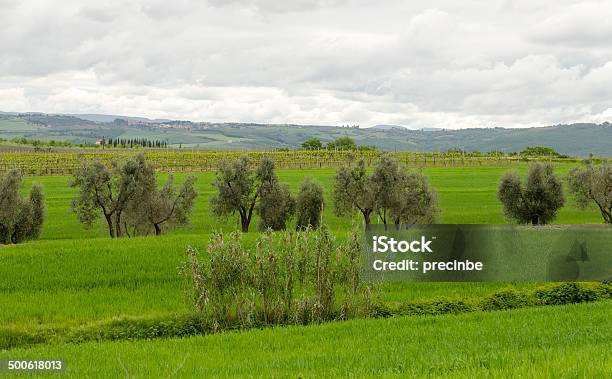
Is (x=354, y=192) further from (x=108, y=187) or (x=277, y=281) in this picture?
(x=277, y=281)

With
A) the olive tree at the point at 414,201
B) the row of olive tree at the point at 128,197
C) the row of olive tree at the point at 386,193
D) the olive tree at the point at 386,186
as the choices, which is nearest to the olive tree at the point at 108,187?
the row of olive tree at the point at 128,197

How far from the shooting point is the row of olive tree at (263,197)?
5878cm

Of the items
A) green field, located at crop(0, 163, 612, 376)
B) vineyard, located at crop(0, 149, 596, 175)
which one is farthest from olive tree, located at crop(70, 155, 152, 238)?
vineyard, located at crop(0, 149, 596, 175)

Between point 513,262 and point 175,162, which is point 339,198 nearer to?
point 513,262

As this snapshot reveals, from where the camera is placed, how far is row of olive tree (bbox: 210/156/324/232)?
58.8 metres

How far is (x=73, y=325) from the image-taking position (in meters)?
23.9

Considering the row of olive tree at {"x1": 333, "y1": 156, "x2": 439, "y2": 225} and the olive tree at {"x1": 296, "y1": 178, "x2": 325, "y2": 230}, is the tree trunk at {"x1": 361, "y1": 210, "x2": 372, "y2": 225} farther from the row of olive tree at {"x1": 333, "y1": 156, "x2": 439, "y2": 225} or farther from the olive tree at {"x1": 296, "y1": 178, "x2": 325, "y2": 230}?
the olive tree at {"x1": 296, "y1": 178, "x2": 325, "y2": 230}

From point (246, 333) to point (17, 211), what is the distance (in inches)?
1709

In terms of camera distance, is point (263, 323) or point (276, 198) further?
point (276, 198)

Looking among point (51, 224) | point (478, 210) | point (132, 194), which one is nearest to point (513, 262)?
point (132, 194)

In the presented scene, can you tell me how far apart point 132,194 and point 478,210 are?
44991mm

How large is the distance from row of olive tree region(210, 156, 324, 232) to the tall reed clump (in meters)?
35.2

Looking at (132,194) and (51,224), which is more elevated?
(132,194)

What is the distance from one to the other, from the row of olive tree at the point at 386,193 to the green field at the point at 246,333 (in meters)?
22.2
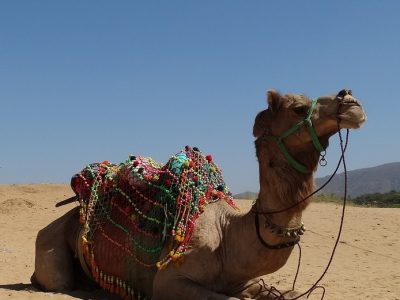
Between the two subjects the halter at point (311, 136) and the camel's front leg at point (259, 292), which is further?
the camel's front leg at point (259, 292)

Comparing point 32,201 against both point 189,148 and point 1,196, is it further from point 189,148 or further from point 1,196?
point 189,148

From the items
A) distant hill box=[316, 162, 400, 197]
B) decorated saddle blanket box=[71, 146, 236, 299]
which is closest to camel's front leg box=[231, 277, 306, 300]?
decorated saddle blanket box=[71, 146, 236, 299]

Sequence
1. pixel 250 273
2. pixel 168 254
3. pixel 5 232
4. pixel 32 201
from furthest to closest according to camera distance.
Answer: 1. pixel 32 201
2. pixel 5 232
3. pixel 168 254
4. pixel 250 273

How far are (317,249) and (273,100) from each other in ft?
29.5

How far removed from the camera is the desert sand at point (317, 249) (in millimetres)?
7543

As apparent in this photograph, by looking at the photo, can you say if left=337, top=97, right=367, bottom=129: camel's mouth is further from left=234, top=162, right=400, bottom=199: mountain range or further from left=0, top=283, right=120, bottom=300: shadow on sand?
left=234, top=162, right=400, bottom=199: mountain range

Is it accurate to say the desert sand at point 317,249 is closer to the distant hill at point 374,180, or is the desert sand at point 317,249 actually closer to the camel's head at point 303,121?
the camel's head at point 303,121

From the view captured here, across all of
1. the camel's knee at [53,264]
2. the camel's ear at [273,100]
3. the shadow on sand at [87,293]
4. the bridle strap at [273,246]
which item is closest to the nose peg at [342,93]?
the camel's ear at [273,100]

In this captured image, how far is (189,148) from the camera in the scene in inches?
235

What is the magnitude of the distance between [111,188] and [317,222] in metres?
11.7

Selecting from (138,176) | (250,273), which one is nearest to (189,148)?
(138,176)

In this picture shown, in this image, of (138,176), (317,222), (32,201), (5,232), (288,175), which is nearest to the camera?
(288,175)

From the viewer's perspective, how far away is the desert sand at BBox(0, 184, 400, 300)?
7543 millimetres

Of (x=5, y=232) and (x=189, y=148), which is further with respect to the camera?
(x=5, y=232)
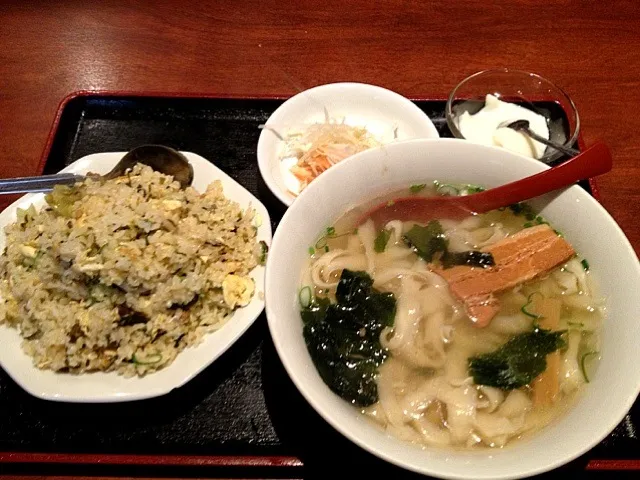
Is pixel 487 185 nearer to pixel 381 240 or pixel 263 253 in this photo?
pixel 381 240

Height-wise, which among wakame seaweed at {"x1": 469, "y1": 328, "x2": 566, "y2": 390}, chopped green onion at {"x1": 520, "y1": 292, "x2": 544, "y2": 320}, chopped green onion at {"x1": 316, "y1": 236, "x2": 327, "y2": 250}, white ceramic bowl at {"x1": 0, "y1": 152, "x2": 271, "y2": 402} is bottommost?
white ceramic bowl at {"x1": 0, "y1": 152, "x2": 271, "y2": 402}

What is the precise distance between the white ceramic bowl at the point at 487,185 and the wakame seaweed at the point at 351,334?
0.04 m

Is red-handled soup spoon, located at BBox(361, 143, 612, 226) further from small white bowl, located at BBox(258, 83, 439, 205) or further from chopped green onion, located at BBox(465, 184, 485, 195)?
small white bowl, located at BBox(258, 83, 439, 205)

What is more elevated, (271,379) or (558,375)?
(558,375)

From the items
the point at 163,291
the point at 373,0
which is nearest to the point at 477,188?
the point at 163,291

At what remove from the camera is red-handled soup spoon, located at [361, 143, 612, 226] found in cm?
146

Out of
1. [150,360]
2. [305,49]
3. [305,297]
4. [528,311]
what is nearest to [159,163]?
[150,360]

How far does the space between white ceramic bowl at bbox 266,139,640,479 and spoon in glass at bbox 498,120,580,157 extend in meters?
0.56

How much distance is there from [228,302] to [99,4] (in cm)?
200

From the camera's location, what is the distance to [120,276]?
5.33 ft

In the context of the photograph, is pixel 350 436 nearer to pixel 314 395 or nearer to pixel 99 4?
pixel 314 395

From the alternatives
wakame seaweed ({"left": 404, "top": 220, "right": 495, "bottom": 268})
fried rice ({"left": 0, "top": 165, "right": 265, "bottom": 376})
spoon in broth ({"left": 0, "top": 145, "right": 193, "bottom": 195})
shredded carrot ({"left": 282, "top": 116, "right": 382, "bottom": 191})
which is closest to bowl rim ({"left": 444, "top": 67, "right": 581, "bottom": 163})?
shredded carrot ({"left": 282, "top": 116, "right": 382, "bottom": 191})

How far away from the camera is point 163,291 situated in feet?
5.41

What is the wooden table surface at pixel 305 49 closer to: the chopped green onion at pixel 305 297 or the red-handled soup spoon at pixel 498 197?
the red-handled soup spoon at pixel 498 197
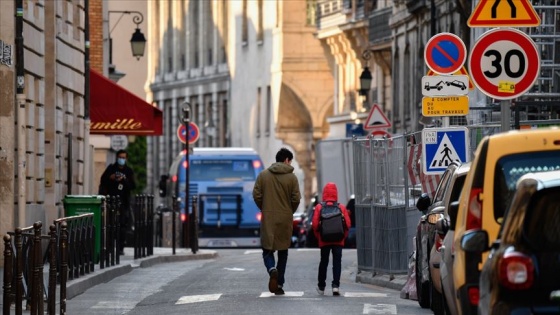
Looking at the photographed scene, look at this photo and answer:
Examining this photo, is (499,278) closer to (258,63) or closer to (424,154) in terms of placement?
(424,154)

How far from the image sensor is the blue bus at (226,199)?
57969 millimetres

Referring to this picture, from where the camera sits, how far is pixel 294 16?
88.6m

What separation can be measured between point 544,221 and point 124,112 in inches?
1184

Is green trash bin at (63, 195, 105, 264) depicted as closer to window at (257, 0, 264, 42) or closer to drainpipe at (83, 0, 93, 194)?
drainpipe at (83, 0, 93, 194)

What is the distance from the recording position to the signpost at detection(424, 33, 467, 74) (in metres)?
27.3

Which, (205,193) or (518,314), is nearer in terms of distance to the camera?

______

- Short problem -
Reproduce the entries above exactly. Do not include the images.

- Answer for this exercise -
Is (x=354, y=192) further from (x=108, y=187) or (x=277, y=281) in this picture?
(x=277, y=281)

With
A) the olive tree at the point at 414,201
B) the row of olive tree at the point at 128,197
C) the row of olive tree at the point at 386,193
D) the olive tree at the point at 386,186
as the choices, which is nearest to the olive tree at the point at 108,187?
the row of olive tree at the point at 128,197

How far from the shooting point is the row of olive tree at (263,197)?
5878cm

Of the items
A) green field, located at crop(0, 163, 612, 376)
B) vineyard, located at crop(0, 149, 596, 175)
which one is farthest from olive tree, located at crop(70, 155, 152, 238)?
vineyard, located at crop(0, 149, 596, 175)

Between point 513,262 and point 175,162, which is point 339,198 nearer to?
point 513,262

As this snapshot reveals, from where the camera is placed, how far is row of olive tree (bbox: 210/156/324/232)?
58.8 metres

How far is (x=73, y=325) from the image-taking position (in meters)?
23.9

Considering the row of olive tree at {"x1": 333, "y1": 156, "x2": 439, "y2": 225} and the olive tree at {"x1": 296, "y1": 178, "x2": 325, "y2": 230}, is the tree trunk at {"x1": 361, "y1": 210, "x2": 372, "y2": 225} farther from the row of olive tree at {"x1": 333, "y1": 156, "x2": 439, "y2": 225} or farther from the olive tree at {"x1": 296, "y1": 178, "x2": 325, "y2": 230}?
the olive tree at {"x1": 296, "y1": 178, "x2": 325, "y2": 230}

From point (246, 333) to point (17, 211), what is the distance (in inches)?
1709

In terms of camera distance, is point (263, 323) or point (276, 198) further?
point (276, 198)

Looking among point (51, 224) | point (478, 210) | point (132, 194), which one is nearest to point (513, 262)?
point (132, 194)

In the presented scene, can you tell me how far apart point 132,194 and point 478,210 are?
44991mm

How large is the distance from row of olive tree region(210, 156, 324, 232) to the tall reed clump (in meters)?
35.2

Looking at (132,194) and (51,224), which is more elevated?
(132,194)

What is the distance from one to the other, from the row of olive tree at the point at 386,193 to the green field at the point at 246,333 (in meters)?
22.2
Between the two subjects the halter at point (311, 136) and the camel's front leg at point (259, 292), which is further?
the camel's front leg at point (259, 292)

Comparing point 32,201 against both point 189,148 and point 1,196, is it further from point 189,148 or further from point 1,196?
point 189,148

From the items
A) distant hill box=[316, 162, 400, 197]
B) decorated saddle blanket box=[71, 146, 236, 299]
which is closest to camel's front leg box=[231, 277, 306, 300]?
decorated saddle blanket box=[71, 146, 236, 299]

Sequence
1. pixel 250 273
2. pixel 168 254
3. pixel 5 232
4. pixel 32 201
from furthest to closest according to camera distance.
Answer: 1. pixel 32 201
2. pixel 5 232
3. pixel 168 254
4. pixel 250 273

How far are (317,249) and (273,100) from each other in ft?
29.5

How far removed from the camera is the desert sand at point (317, 249) (in millimetres)?
7543

As apparent in this photograph, by looking at the photo, can you say if left=337, top=97, right=367, bottom=129: camel's mouth is further from left=234, top=162, right=400, bottom=199: mountain range or further from left=0, top=283, right=120, bottom=300: shadow on sand?
left=234, top=162, right=400, bottom=199: mountain range

Is it accurate to say the desert sand at point 317,249 is closer to the distant hill at point 374,180, or is the desert sand at point 317,249 actually closer to the camel's head at point 303,121?
the camel's head at point 303,121

From the view captured here, across all of
1. the camel's knee at [53,264]
2. the camel's ear at [273,100]
3. the shadow on sand at [87,293]
4. the bridle strap at [273,246]
which item is closest to the nose peg at [342,93]?
the camel's ear at [273,100]

In this captured image, how far is (189,148) from the camera in the scene in inches?
235

What is the magnitude of the distance between [111,188] and [317,222] in metres?
11.7

Selecting from (138,176) | (250,273), which one is nearest to (189,148)?
(138,176)

In this picture shown, in this image, of (138,176), (317,222), (32,201), (5,232), (288,175), which is nearest to the camera?
(288,175)

From the viewer's perspective, how far away is the desert sand at BBox(0, 184, 400, 300)?
7543 millimetres

Of (x=5, y=232) and (x=189, y=148), which is further with respect to the camera?
(x=5, y=232)
Is pixel 487 185 nearer to pixel 381 240 or pixel 263 253 in this photo?
pixel 381 240

Height-wise, which among wakame seaweed at {"x1": 469, "y1": 328, "x2": 566, "y2": 390}, chopped green onion at {"x1": 520, "y1": 292, "x2": 544, "y2": 320}, chopped green onion at {"x1": 316, "y1": 236, "x2": 327, "y2": 250}, white ceramic bowl at {"x1": 0, "y1": 152, "x2": 271, "y2": 402} is bottommost?
white ceramic bowl at {"x1": 0, "y1": 152, "x2": 271, "y2": 402}

What is the precise distance between the white ceramic bowl at the point at 487,185 and the wakame seaweed at the point at 351,334?
0.04 m

Is red-handled soup spoon, located at BBox(361, 143, 612, 226) further from small white bowl, located at BBox(258, 83, 439, 205) or further from chopped green onion, located at BBox(465, 184, 485, 195)?
small white bowl, located at BBox(258, 83, 439, 205)

What is more elevated, (271,379) or (558,375)?
(558,375)

From the items
the point at 163,291
the point at 373,0
which is nearest to the point at 477,188?
the point at 163,291

At what remove from the camera is red-handled soup spoon, located at [361, 143, 612, 226] found in cm?
146

Out of
1. [150,360]
2. [305,49]
3. [305,297]
4. [528,311]
what is nearest to [159,163]?
[150,360]

How far does the space between white ceramic bowl at bbox 266,139,640,479 and spoon in glass at bbox 498,120,580,157 extend in meters?
0.56

How much distance is there from [228,302] to [99,4] (in cm)?
200

From the camera's location, what is the distance to [120,276]?
5.33 ft

In the context of the photograph, is pixel 350 436 nearer to pixel 314 395 or nearer to pixel 99 4?
pixel 314 395

From the alternatives
wakame seaweed ({"left": 404, "top": 220, "right": 495, "bottom": 268})
fried rice ({"left": 0, "top": 165, "right": 265, "bottom": 376})
spoon in broth ({"left": 0, "top": 145, "right": 193, "bottom": 195})
shredded carrot ({"left": 282, "top": 116, "right": 382, "bottom": 191})
which is closest to bowl rim ({"left": 444, "top": 67, "right": 581, "bottom": 163})?
shredded carrot ({"left": 282, "top": 116, "right": 382, "bottom": 191})

How far away from the camera is point 163,291 situated in feet?
5.41

What is the wooden table surface at pixel 305 49 closer to: the chopped green onion at pixel 305 297 or the red-handled soup spoon at pixel 498 197?
the red-handled soup spoon at pixel 498 197
Looking at the photographed scene, look at this photo and answer:
Examining this photo, is (499,278) closer to (258,63) or closer to (424,154) in terms of placement?
(424,154)

How far from the image sensor is the blue bus at (226,199)?
57969 millimetres

Referring to this picture, from where the camera sits, how far is pixel 294 16?
88.6m

What separation can be measured between point 544,221 and point 124,112 in inches?
1184

Is green trash bin at (63, 195, 105, 264) depicted as closer to window at (257, 0, 264, 42) or closer to drainpipe at (83, 0, 93, 194)?
drainpipe at (83, 0, 93, 194)

What is the distance from the recording position to the signpost at detection(424, 33, 467, 74) (in metres)?
27.3

Which, (205,193) or (518,314), is nearer in terms of distance to the camera?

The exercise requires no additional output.